Gather every line of the records that contains the word "house", treating uppercase and lowercase letters as different.

* begin *

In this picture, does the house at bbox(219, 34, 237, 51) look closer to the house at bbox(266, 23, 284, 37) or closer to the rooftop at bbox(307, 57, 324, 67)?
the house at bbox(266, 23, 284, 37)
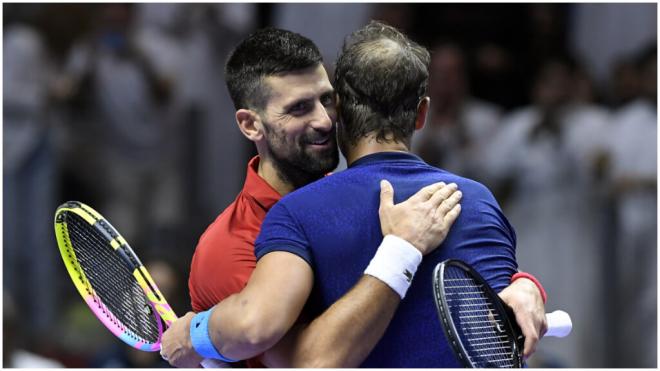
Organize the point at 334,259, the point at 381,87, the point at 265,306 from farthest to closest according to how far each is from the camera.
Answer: the point at 381,87 → the point at 334,259 → the point at 265,306

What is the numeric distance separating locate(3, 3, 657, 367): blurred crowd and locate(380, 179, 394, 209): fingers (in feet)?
17.4

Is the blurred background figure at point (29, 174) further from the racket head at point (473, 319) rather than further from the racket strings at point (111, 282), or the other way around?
the racket head at point (473, 319)

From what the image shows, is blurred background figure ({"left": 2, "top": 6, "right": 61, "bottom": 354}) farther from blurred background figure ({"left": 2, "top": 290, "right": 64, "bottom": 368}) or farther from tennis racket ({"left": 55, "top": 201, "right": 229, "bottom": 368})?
tennis racket ({"left": 55, "top": 201, "right": 229, "bottom": 368})

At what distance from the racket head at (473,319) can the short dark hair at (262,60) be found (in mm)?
753

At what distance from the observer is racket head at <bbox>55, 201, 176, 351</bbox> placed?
12.0 feet

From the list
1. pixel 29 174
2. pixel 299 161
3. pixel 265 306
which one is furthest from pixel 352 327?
pixel 29 174

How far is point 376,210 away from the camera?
3.08 metres

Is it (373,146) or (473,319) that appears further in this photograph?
(373,146)

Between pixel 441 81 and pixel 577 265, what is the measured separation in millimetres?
1548

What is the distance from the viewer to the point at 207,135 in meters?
→ 8.55

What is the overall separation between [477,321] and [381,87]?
24.8 inches

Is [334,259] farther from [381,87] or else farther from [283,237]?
[381,87]

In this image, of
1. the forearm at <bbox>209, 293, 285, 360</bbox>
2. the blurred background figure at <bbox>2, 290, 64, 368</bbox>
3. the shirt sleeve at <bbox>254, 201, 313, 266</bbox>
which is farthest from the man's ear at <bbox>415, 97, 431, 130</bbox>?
the blurred background figure at <bbox>2, 290, 64, 368</bbox>

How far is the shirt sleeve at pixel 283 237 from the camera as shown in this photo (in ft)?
9.87
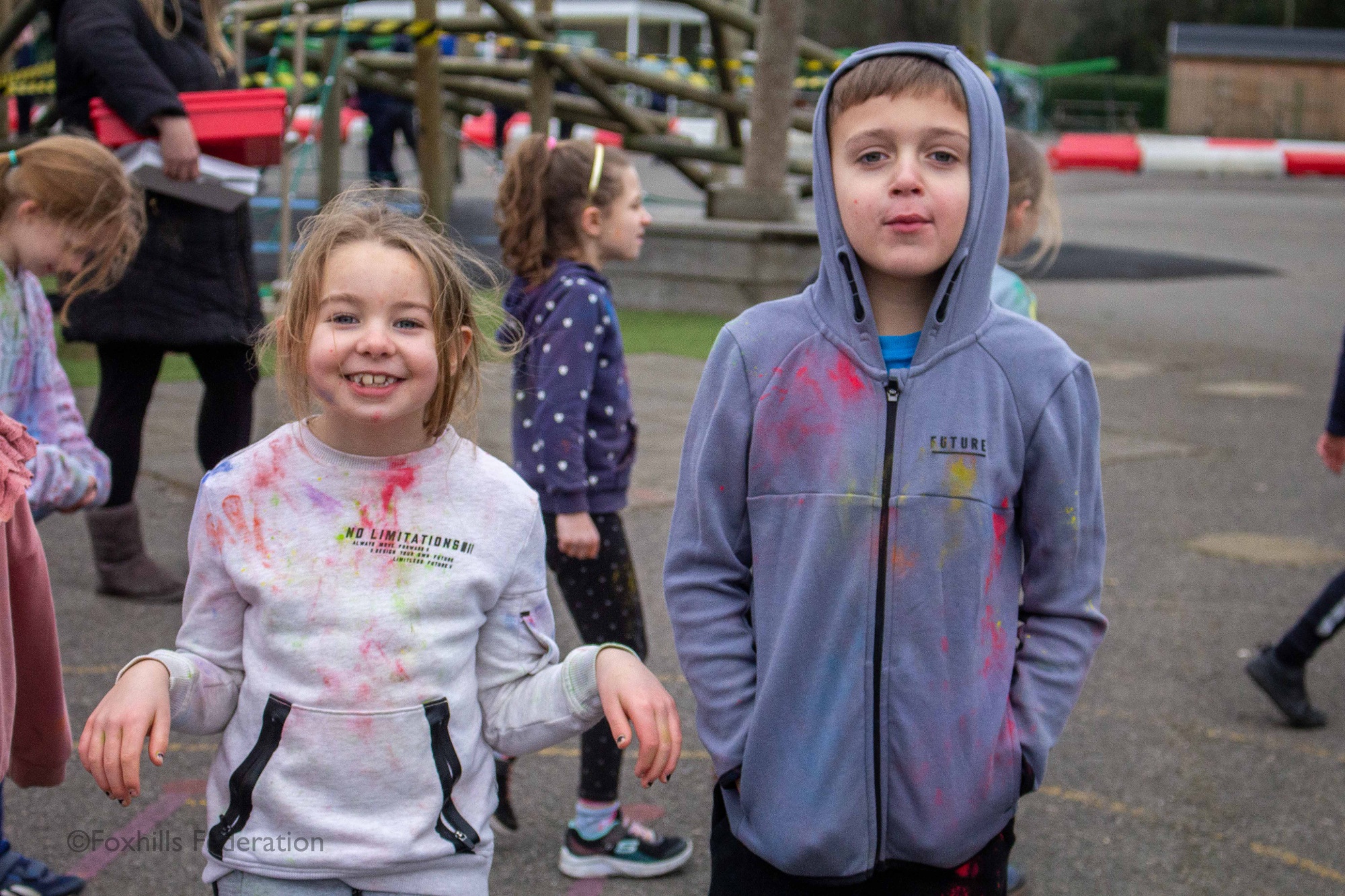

* end *

Exercise solution =
In this picture, does the house at bbox(219, 34, 237, 51) look closer to the house at bbox(266, 23, 284, 37) or closer to the rooftop at bbox(307, 57, 324, 67)?
the house at bbox(266, 23, 284, 37)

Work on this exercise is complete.